The Bush administration says that importation would allow unsafe drugs into the country. "It would expose Americans to greater potential risk of harm from unsafe or ineffective drugs, would be extremely costly to implement, and would overwhelm the FDA's [Food and Drug Administration's] already heavily burdened regulatory system," the administration said in a statement last year, opposing the successful House measure. Bush administration officials say the president is also concerned that importation could alter the free market in part by channeling more drug sales through countries with price controls. As for the level of public support for importation, a White House official says the president "doesn't make policy based on polls."
For his part, Frist, the Senate's only physician, says safety is his chief concern. "Senator Frist feels very strongly that until you can do this safely, it is not something you can bring to the floor," says Frist spokeswoman Amy Call. In response to the charge that Frist is carrying water for the White House and the drug lobby, Call says, "I think that really underestimates Senator Frist and his abilities."
Backers of importation say a carefully crafted bill could guarantee the safety of the drugs. What's really going on, they say, is big-money politics. "I'm afraid it might be that simple," says Senate Minority Leader Tom Daschle. "The big drug companies have convinced some of our Republican friends that they don't want this bill to come up, and so the Republican leadership won't let it come up."

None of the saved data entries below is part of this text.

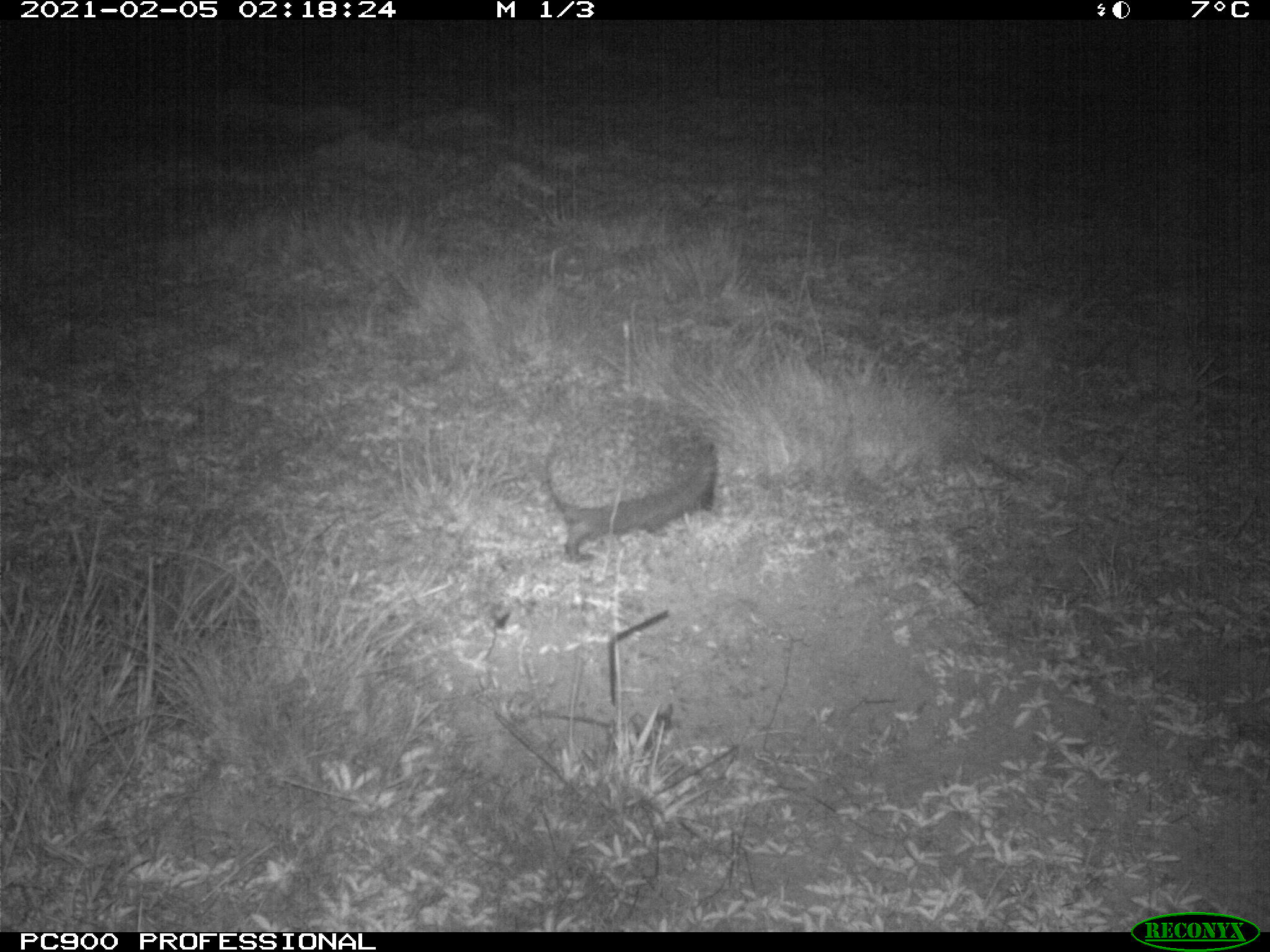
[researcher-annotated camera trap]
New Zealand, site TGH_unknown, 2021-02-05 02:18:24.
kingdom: Animalia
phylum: Chordata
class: Mammalia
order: Eulipotyphla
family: Erinaceidae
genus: Erinaceus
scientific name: Erinaceus europaeus europaeus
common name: european hedgehog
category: hedgehog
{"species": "hedgehog (european hedgehog) (Erinaceus europaeus europaeus)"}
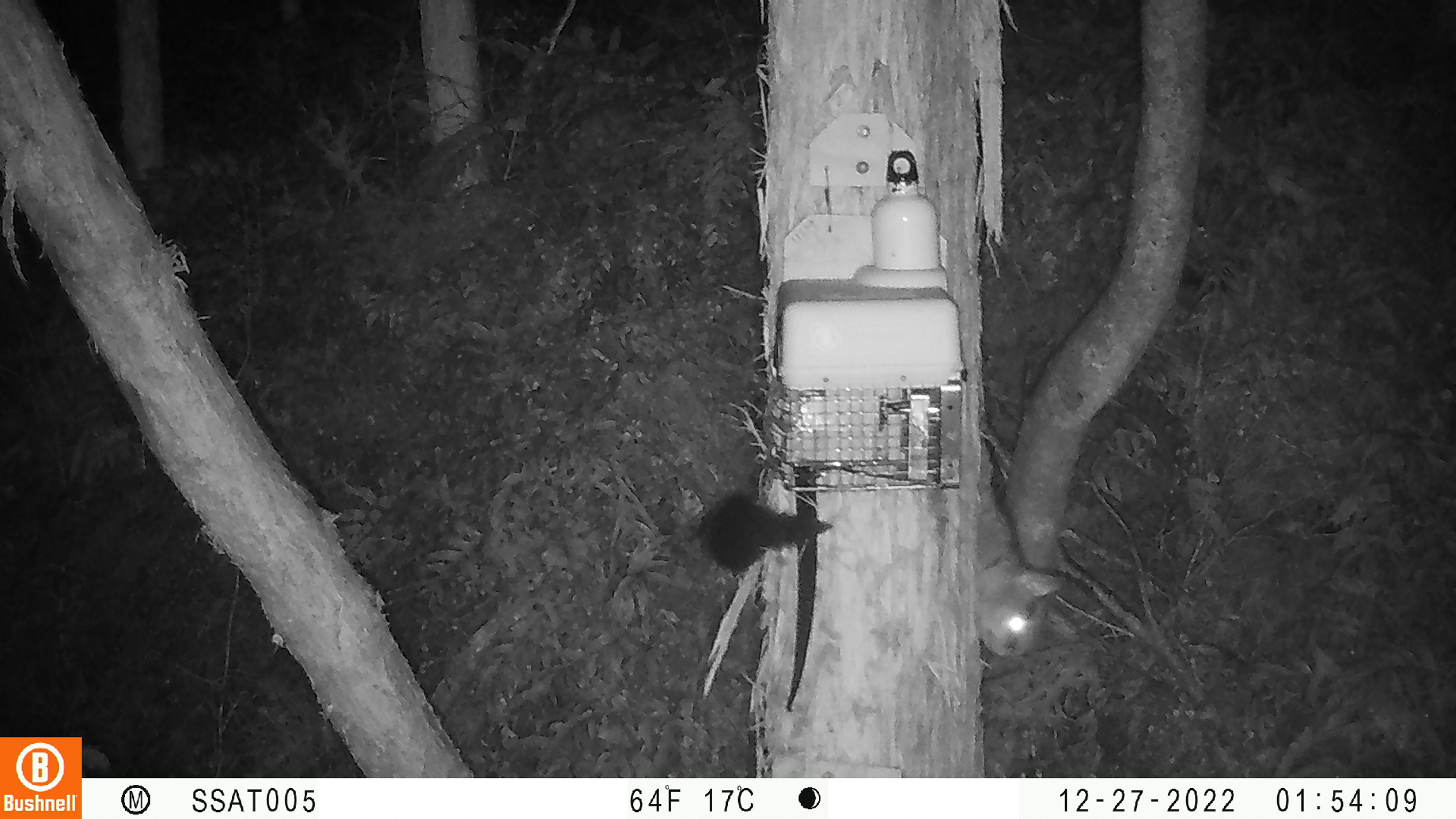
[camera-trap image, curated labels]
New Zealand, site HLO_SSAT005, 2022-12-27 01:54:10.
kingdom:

Even some Republicans, like Iowa Sen. Charles Grassley, chairman of the Senate Finance Committee, joined in the criticism of Frist. "It is my presumption that he is doing everything he can to keep the bill from being [brought] up for a vote," says Grassley, who has a reimportation proposal of his own. "If it was up, it would pass 75 to 25."
Big money. Over the past five years, pharmaceutical and other healthcare companies have contributed more than $67.5 million to political campaigns, about 60 percent to Republican candidates and causes. Frist has been one beneficiary. Since 1999, pharmaceutical or health product companies' employees or political action committees are No. 4 on his list of industry supporters, having ponied up at least $123,000, according to the nonpartisan Center for Responsive Politics.

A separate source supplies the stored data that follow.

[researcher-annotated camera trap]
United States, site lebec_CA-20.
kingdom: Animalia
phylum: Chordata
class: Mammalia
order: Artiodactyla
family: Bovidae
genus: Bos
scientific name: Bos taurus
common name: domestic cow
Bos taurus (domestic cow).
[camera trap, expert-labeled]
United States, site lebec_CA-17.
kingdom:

"The question you always have to ask in politics is 'Who do you stand with?' " says Senator Dorgan of North Dakota. "The White House and the Senate leadership answer it this way: We are on the pharmaceutical industry's side. We are not on the side of the American consumer."

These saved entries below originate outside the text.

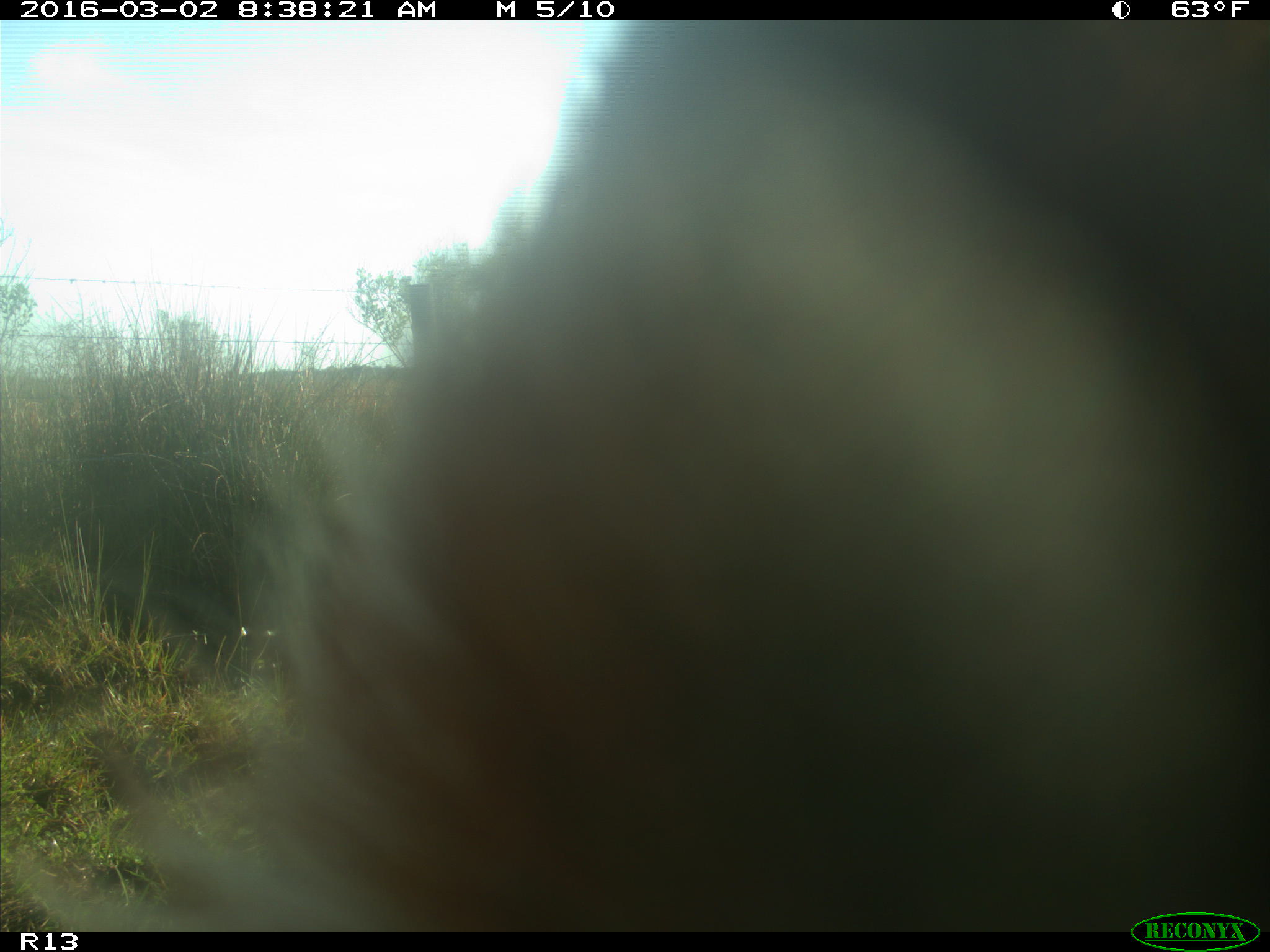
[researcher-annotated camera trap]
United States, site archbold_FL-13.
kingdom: Animalia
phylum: Chordata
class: Mammalia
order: Artiodactyla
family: Bovidae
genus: Bos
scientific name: Bos taurus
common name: domestic cow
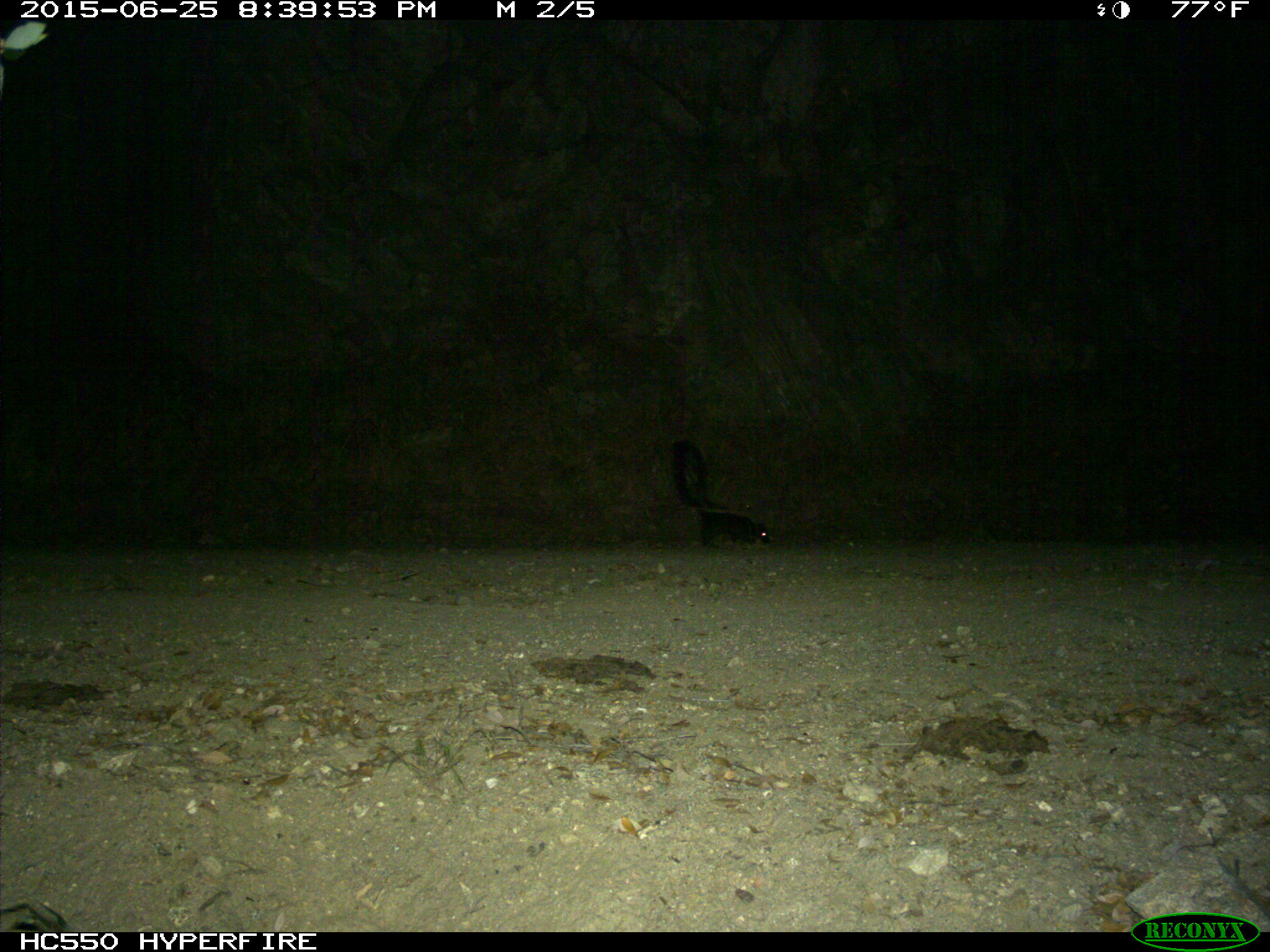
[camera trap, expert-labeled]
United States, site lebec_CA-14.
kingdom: Animalia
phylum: Chordata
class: Mammalia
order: Carnivora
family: Mephitidae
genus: Mephitis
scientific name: Mephitis mephitis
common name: striped skunk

Supporters of the bill are now searching for ways to get the measure passed in the Senate before Congress breaks for the year, but they are facing long odds and a tight schedule. Democrats also concede that this election battle is not being fought on terrain they would choose. "The war in Iraq is so overwhelming that nothing else is getting through," says former Democratic Rep. Barbara Kennelly, who now heads the National Committee to Preserve Social Security and Medicare. "If it wasn't for the war, this would be the issue." But with more and more Americans wanting cheaper drugs from Canada, this issue looks to have some staying power.
This story appears in the October 11, 2004 print edition of U.S. News & World Report.